*** Begin section ***

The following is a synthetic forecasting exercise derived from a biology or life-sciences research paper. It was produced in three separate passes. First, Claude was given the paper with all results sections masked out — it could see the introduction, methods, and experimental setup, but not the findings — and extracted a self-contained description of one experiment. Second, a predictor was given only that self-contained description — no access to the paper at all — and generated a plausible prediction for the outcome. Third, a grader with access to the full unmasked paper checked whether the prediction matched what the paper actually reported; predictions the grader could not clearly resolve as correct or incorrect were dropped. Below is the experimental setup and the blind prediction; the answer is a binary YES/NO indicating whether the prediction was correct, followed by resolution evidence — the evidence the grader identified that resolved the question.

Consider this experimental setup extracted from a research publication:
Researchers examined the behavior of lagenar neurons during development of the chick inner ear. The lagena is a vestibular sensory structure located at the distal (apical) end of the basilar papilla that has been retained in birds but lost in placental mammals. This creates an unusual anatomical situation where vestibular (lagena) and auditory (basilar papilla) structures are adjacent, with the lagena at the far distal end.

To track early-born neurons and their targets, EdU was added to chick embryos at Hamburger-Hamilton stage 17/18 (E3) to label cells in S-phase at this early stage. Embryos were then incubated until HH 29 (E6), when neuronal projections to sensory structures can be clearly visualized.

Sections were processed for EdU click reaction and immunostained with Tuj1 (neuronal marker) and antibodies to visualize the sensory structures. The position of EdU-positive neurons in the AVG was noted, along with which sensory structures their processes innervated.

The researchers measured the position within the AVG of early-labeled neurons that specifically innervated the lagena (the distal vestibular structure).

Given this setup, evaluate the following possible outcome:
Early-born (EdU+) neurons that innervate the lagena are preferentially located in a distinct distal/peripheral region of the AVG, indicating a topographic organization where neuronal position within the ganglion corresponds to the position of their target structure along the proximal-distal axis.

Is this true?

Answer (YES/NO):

*** End section ***

Output the data in full, precisely as it appears above.

* **WRITTEN ANSWER**
The following is a synthetic forecasting exercise derived from a biology or life-sciences research paper. It was produced in three separate passes. First, Claude was given the paper with all results sections masked out — it could see the introduction, methods, and experimental setup, but not the findings — and extracted a self-contained description of one experiment. Second, a predictor was given only that self-contained description — no access to the paper at all — and generated a plausible prediction for the outcome. Third, a grader with access to the full unmasked paper checked whether the prediction matched what the paper actually reported; predictions the grader could not clearly resolve as correct or incorrect were dropped. Below is the experimental setup and the blind prediction; the answer is a binary YES/NO indicating whether the prediction was correct, followed by resolution evidence — the evidence the grader identified that resolved the question.

Consider this experimental setup extracted from a research publication:
Researchers examined the behavior of lagenar neurons during development of the chick inner ear. The lagena is a vestibular sensory structure located at the distal (apical) end of the basilar papilla that has been retained in birds but lost in placental mammals. This creates an unusual anatomical situation where vestibular (lagena) and auditory (basilar papilla) structures are adjacent, with the lagena at the far distal end.

To track early-born neurons and their targets, EdU was added to chick embryos at Hamburger-Hamilton stage 17/18 (E3) to label cells in S-phase at this early stage. Embryos were then incubated until HH 29 (E6), when neuronal projections to sensory structures can be clearly visualized.

Sections were processed for EdU click reaction and immunostained with Tuj1 (neuronal marker) and antibodies to visualize the sensory structures. The position of EdU-positive neurons in the AVG was noted, along with which sensory structures their processes innervated.

The researchers measured the position within the AVG of early-labeled neurons that specifically innervated the lagena (the distal vestibular structure).

Given this setup, evaluate the following possible outcome:
Early-born (EdU+) neurons that innervate the lagena are preferentially located in a distinct distal/peripheral region of the AVG, indicating a topographic organization where neuronal position within the ganglion corresponds to the position of their target structure along the proximal-distal axis.

Is this true?

Answer (YES/NO):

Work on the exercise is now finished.